1. application of information theory to the analysis of ultra-deep HIV-1 sequencing data obtained from HIV-infected subjects receiving antiretroviral therapy;
2. application of phylogenetics and molecular evolution theory to characterise the HIV quasispecies, molecular epidemiology and the mechanisms of virological failure.
To achieve these objectives, we first applied quantitative deep HIV-1 sequencing in a subject who developed virological failure to deep salvage therapy with raltegravir. HIV RNA was extracted and amplified in triplicate 3 weeks before initiation of salvage antiretroviral therapy (baseline) and at virological failure (VF), 24 weeks after treatment initiation. We found that most Q148R and N155H mutants detected at the time of virological failure originated from pre-existing minority Q148R and N155H variants through independent evolutionary clusters. Double 148R+N155H mutants were also detected in 1.7 % of viruses at virological failure in association with E138K and/or G163R. Our findings illustrate the ability of HIV-1 to escape from suboptimal antiretroviral drug pressure through selection of pre-existing drug-resistant mutants, underscoring the importance of using fully active antiretroviral regimens to treat all HIV-1-infected subjects.
In a second project, we focused our interest in exploring the potential of deep HIV-1 sequencing for adding clinically relevant information relative to viral population sequencing in heavily pre-treated HIV-1-infected subjects. In a proof-of-concept study, deep sequencing was compared to population sequencing in HIV-1-infected individuals with previous triple-class virological failure who also developed virologic failure to deep salvage therapy including, at least, darunavir, tipranavir, etravirine or raltegravir. Viral susceptibility was inferred before salvage therapy initiation and at virological failure using deep and population sequencing genotypes interpreted with the HIVdb, Rega and ANRS algorithms. Deep sequencing data did not consistently modify the susceptibility predictions achieved with population sequencing for darunavir, tipranavir or raltegravir. We concluded that in this subset of heavily pre-treated individuals, deep sequencing improved the assessment of genotypic resistance to etravirine, but did not consistently provide additional information on darunavir, tipranavir or raltegravir susceptibility. These data may inform the design of future studies addressing the clinical value of minority drug-resistant variants in treatment-experienced subjects.
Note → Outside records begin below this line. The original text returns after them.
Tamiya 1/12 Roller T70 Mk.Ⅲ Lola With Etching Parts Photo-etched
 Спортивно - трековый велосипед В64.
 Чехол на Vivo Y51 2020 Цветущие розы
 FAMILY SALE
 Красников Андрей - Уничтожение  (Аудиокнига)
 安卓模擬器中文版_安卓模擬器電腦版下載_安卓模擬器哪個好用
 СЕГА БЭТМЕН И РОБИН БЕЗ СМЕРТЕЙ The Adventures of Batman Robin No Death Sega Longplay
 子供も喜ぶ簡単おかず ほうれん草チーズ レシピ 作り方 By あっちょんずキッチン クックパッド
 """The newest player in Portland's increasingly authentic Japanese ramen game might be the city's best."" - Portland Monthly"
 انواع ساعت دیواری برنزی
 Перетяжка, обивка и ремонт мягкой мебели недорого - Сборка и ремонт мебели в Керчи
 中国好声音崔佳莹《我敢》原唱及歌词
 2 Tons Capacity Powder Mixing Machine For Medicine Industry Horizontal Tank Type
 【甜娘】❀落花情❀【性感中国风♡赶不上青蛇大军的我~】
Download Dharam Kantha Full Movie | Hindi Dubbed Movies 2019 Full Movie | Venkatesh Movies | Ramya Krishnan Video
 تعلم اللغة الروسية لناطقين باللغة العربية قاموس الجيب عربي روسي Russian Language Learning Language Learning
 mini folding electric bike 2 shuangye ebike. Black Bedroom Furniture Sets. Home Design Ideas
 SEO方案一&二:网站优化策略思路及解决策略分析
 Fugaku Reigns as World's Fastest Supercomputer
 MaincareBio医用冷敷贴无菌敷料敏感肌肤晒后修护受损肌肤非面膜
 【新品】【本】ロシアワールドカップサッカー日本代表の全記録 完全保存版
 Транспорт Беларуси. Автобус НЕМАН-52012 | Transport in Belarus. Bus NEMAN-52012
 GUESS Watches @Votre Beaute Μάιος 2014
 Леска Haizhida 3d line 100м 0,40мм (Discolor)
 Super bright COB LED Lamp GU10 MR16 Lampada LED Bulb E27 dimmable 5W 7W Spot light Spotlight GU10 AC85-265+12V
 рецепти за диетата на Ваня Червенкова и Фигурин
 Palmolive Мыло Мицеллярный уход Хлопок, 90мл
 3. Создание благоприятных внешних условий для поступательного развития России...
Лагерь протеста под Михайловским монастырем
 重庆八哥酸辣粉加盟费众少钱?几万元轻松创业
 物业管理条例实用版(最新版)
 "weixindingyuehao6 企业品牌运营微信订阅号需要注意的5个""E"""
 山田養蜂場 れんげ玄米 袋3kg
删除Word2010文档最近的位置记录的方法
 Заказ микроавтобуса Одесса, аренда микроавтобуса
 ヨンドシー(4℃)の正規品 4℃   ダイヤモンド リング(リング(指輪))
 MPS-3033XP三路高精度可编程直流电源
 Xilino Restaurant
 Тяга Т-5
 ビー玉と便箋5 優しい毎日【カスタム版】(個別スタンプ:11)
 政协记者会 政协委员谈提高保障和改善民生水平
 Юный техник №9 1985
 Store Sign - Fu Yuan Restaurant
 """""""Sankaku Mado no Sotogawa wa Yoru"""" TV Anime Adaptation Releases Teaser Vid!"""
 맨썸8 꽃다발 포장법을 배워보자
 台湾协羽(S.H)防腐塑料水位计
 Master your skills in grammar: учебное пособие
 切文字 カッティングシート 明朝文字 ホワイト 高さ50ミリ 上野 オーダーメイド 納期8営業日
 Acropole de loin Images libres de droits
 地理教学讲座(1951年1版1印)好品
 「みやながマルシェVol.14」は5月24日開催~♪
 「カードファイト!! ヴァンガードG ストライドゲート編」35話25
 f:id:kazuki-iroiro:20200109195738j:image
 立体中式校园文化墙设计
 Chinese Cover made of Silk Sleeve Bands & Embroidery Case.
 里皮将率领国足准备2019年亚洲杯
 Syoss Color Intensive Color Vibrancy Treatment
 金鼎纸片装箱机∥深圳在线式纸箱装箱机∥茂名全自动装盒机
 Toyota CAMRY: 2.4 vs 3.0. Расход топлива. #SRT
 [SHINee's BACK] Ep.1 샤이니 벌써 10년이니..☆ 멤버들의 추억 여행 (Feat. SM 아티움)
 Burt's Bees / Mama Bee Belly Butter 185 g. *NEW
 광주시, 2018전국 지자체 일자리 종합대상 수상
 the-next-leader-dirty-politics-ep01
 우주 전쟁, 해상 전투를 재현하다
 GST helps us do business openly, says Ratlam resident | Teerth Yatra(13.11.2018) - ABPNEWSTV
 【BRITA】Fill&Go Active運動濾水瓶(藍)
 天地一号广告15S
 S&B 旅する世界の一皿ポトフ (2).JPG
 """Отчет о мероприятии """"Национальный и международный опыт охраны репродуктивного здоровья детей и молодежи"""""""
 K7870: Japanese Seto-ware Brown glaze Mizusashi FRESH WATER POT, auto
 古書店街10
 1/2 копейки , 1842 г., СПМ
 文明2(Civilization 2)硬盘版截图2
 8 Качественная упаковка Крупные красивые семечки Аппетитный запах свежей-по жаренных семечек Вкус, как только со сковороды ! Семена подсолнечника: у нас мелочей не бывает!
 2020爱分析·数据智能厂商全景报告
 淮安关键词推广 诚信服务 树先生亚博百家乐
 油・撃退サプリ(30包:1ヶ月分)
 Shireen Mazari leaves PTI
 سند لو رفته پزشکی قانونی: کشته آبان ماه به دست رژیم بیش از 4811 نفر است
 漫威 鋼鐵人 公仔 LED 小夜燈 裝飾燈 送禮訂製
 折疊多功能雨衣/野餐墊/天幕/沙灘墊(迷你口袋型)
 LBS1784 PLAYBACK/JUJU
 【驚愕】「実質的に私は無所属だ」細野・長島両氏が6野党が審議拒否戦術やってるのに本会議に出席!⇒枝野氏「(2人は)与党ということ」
In a third project, we applied deep sequencing to HIV tropism testing. Accurate tropism testing is crucial for HIV management, but major controversies persist regarding which tools and settings confer better diagnostic performance in subjects with detectable and undetectable viremia. QDS of plasma viruses provides the highest diagnostic accuracy relative to ESTA. PS shows better accuracy at a 20 % FPR and in proviral DNA. Tropism testing can be performed either in stored pre-treatment plasma samples or in contemporary proviral DNA in subjects with undetectable viremia not receiving CCR5 antagonists. Tropism testing in proviral DNA, however, requires clinical validation.
Overall, our work contributes to advancing the development of more sensitive and accurate diagnostic tools for HIV resistance and tropism, advancing in the field of personalised medicine for HIV-infected individuals. Our work shows that next-generation sequencing technologies are accurate, have the potential to be a cost-effective alternative to assess viral tropism and resistance and provide essential information to advance our understanding of HIV pathogenesis.